“We lived in a world that did not allow women to breathe; how could we be anything but monsters?”
Tansy Rayner Roberts retells the stories of seven women from Greek mythology, giving voice to the scorned, the sidelined, and the monstrous.
A young gorgon finds acceptance at the Medusa Club. Atalanta spills the truth behind the myth of the Argonauts. Scylla suffers through a series of terrible college roommates. Handmaids in Sparta get more than they bargained for when they interfere in their queen’s correspondence with a Trojan prince. A comparative mythology graduate finds herself at a speed-dating night packed with dodgy gods. Behind a velvet rope, a queenly Minotaur presides over a roller disco. Persephone shares her story via a series of pomegranate recipes.
Deliciously mythic and delightfully funny, Gorgons Deserve Nice Things delivers new takes on ancient stories, reinvigorating them with modern perspectives and settings.
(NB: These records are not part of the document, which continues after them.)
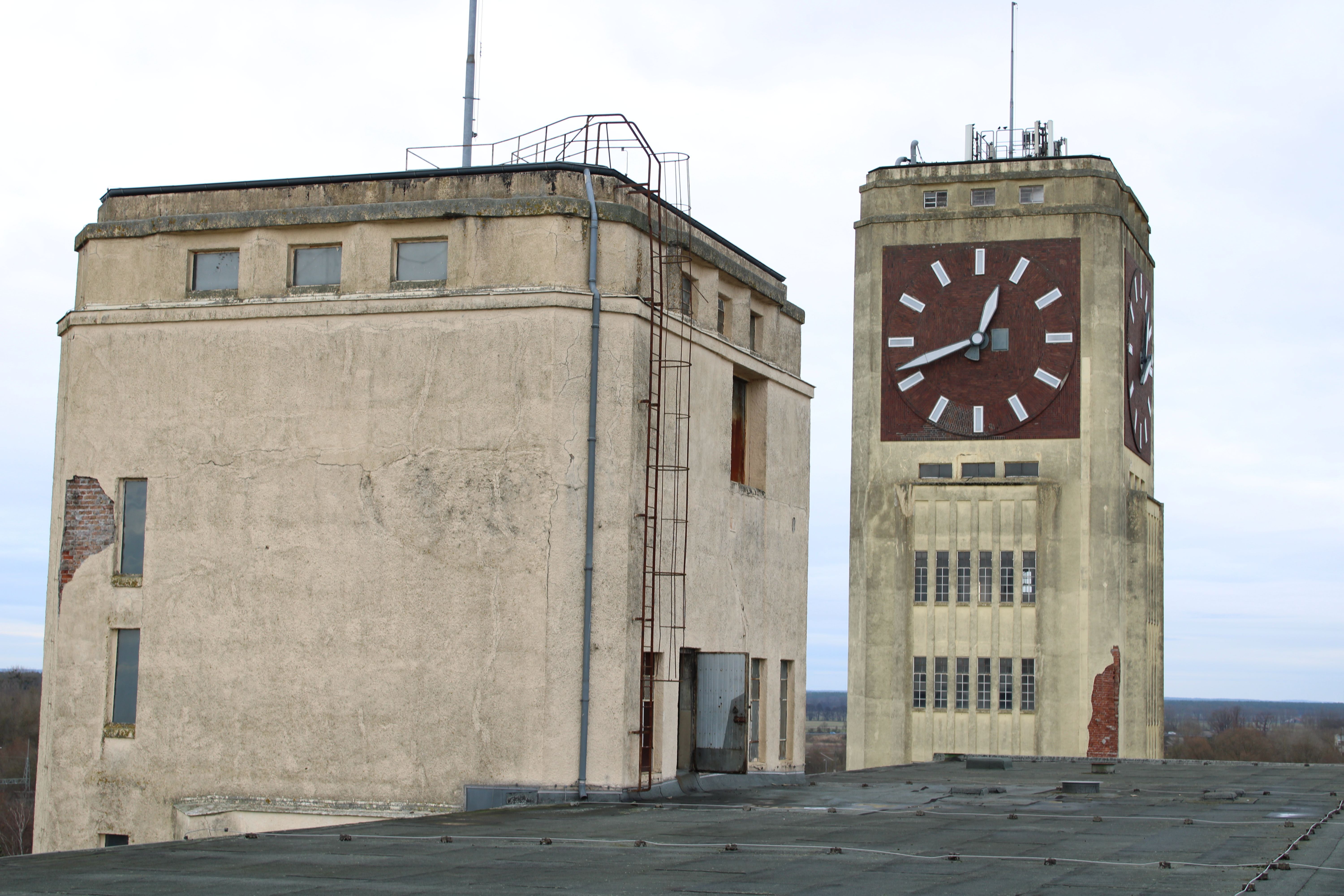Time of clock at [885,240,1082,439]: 12:41
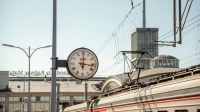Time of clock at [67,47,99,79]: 12:16
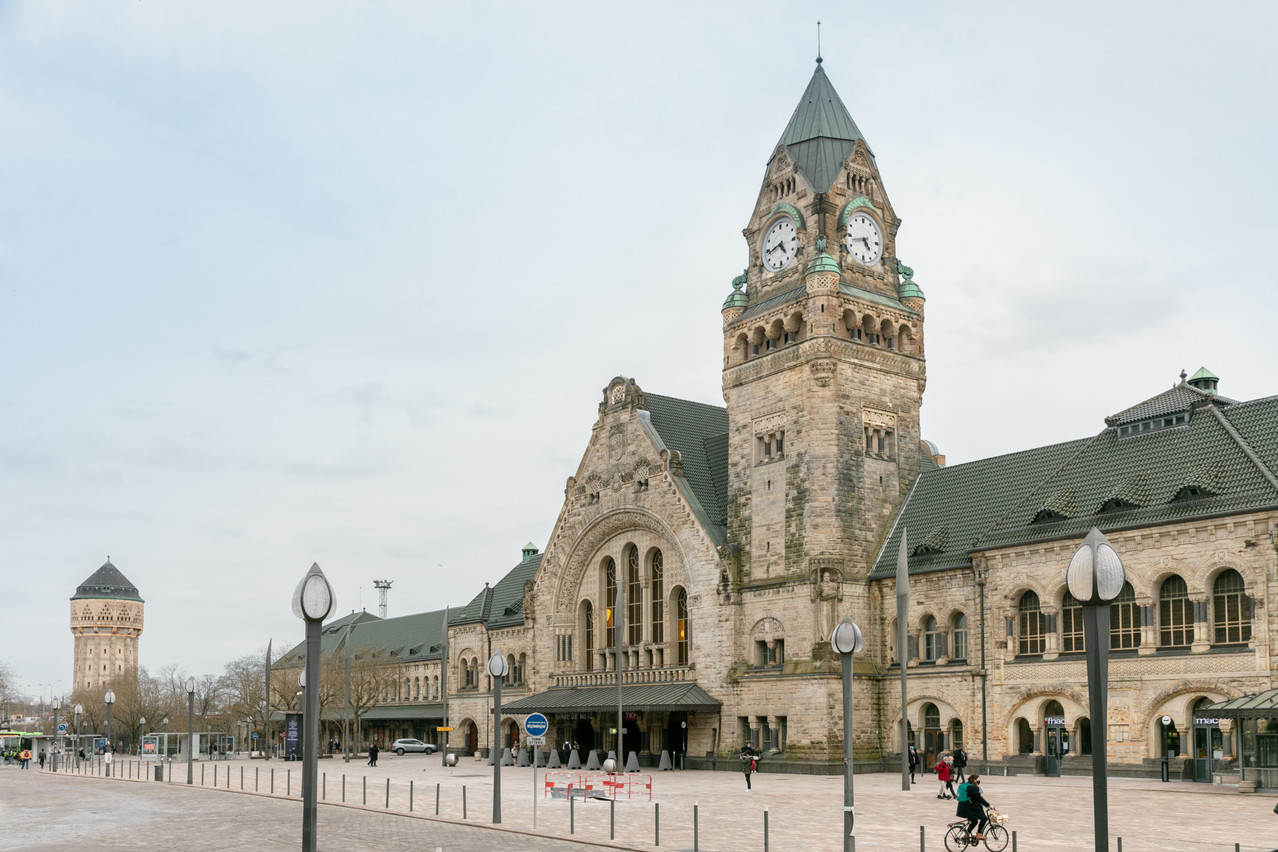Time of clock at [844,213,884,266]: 4:42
Showcasing the craft and insight that made her one of Australia’s most beloved short fiction writers, this collection sees Roberts at her wry, subversive best.
Tansy Rayner Roberts is a fantasy and science fiction author who lives in southern Tasmania, somewhere between the tall mountain with snow on it, and the beach that points towards Antarctica.
Tansy has a PhD in Classics (with a special interest in poisonous Roman ladies), and an obsession with Musketeers.
You can hear Tansy talking about Doctor Who on the Verity! podcast. She also reads her own stories on the Sheep Might Fly podcast.
As a girl in the 1970s, I tattered my copy of D'Aulaires Book of Greek Myths before delving into other retellings, and even then, I knew something was terribly amiss. I was angered by Medusa's monstrous punishment and saw my name in Daphne's escape as a laurel tree from Apollo. Tansy Rayner Roberts' Gorgons Deserve Nice Things is the book we've waited for. It's a distillation and recreation with the feminine authenticity we've craved. I'm so pleased to have found this work.
If I have to choose, my favorite story is "How to Survive an Epic Journey," with Atalanta of Arcadia recounting Jason and the Argonauts from her perspective. She tells readers, "I did not care a wet fart about the Golden Fleece. To sail and to fight, to be a comrade alongside my fellow adventurers, was all I ever wanted. The Fleece was an excuse, a story to sail ourselves into: it could as easily have been a monster to slay, a crown to collect, or a stable to scrub clean." Atalanta's personality had me at the opening lines of this story with "Fill my cup with wine, girl. Pass the honey cakes, and I shall tell you a tale of adventure and heroes. I was there. I knew them all."
The humor and the asides to the reader who follows each beat are priceless. "Hesoid, I'm looking at you" made me laugh out loud. I love this collection. Thank you, Tansy.
A good collection of short storied based on Greek mythology - sometimes a retelling from a different perspective, and sometimes a modern setting for the characters. All it's really shown me is that I really am not all that familiar with a lot of the details (and thus I should read a book on Greek Myth) but as Tansy says in her afterword, there's so many versions and so many translations and they all contradict one another anyway - so I guess any version is a good start.
This edgy collection of short stories by is a wicked delight.
Some tales are retellings of ancient Greek legends from the point of view of their female characters.
Others have lifted these same strong women and girls out of chronicles that have, over the millennia, frequently worked to erase or undermine their roles – and placed them in contemporary settings. These speculative stories might be wildly different from the versions of old – and yet the characters bring their legendary traits along with them, flaunting them in glorious technicolour.
You can take the girl out of the myth, but you can’t take the myth out of the girl!